General Introduction
DeepSeek-VL2 is a series of advanced Mixture-of-Experts (MoE) visual language models that significantly improve on the performance of its predecessor, DeepSeek-VL. The models excel in tasks such as visual question and answer, optical character recognition, document/table/diagram comprehension, and visual localization.The DeepSeek-VL2 family consists of three variants: DeepSeek-VL2-Tiny, DeepSeek-VL2-Small, and DeepSeek-VL2, with 1.0B, 2.8B, and 4.5B activation parameters, respectively. activation parameters, respectively. The models achieve comparable or superior performance to existing open-source dense and MoE models with similar or fewer number of parameters.
Function List
- Visual Q&A: Supports complex visual quizzing tasks by providing accurate answers.
- Optical Character Recognition (OCR): Efficient recognition of text content in images.
- Document Understanding: Parsing and understanding complex document structure and content.
- Form comprehension: Identify and process tabular data to extract useful information.
- Graphical understanding: Analyze and interpret data and trends in graphs and charts.
- visual orientation: Accurately locate the target object in the image.
- Multi-variant SupportThe Tiny, Small and Standard models are available to meet different needs.
- High performance: Reduces the number of activation parameters while maintaining high performance.
Using Help
Installation process
- Make sure Python version >= 3.8.
- Clone the DeepSeek-VL2 repository:
git clone https://github.com/deepseek-ai/DeepSeek-VL2.git
- Go to the project directory and install the necessary dependencies:
cd DeepSeek-VL2
pip install -e .
usage example
Example of simple reasoning
Below is sample code for simple inference using DeepSeek-VL2:
import torch
from transformers import AutoModelForCausalLM
from deepseek_vl2.models import DeepseekVLV2Processor, DeepseekVLV2ForCausalLM
from deepseek_vl2.utils.io import load_pil_images
# Specify the model path
model_path = "deepseek-ai/deepseek-vl2-tiny"
vl_chat_processor = DeepseekVLV2Processor.from_pretrained(model_path)
vl_model = DeepseekVLV2ForCausalLM.from_pretrained(model_path)
# Load images
images = load_pil_images(["path_to_image.jpg"])
# Reasoning
inputs = vl_chat_processor(images=images, return_tensors="pt")
outputs = vl_model.generate(**inputs)
print(outputs)
Detailed function operation flow
- Visual Q&A::
- Load models and processors.
- Enter an image and a question and the model will return the answer.
- Optical Character Recognition (OCR)::
- utilization
DeepseekVLV2Processor
Load image. - The model is called for inference to extract the text in the image.
- utilization
- Document Understanding::
- Loads the input containing the document image.
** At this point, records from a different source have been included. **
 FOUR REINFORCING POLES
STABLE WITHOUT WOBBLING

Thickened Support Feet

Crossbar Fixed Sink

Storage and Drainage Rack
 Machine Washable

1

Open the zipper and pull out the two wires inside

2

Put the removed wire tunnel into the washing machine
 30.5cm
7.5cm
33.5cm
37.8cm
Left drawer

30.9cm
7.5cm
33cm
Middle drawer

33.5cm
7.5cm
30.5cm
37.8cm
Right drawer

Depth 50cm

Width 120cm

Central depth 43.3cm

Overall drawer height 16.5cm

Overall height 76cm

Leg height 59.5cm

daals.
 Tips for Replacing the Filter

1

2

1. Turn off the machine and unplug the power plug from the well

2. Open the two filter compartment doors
- The model parses the document structure and returns the parsing result.
- Form comprehension::
- Enter an image containing the form.
- The model recognizes the structure and content of the form and extracts key information.
- Graphical understanding::
- Load the chart image.
- The model analyzes chart data, providing interpretation and trend analysis.
- visual orientation::
- Enter a description and image of the target object.
- The model locates the target object in the image and returns the position coordinates.
With the above steps, users can fully utilize the power of DeepSeek-VL2 to accomplish a variety of complex visual language tasks.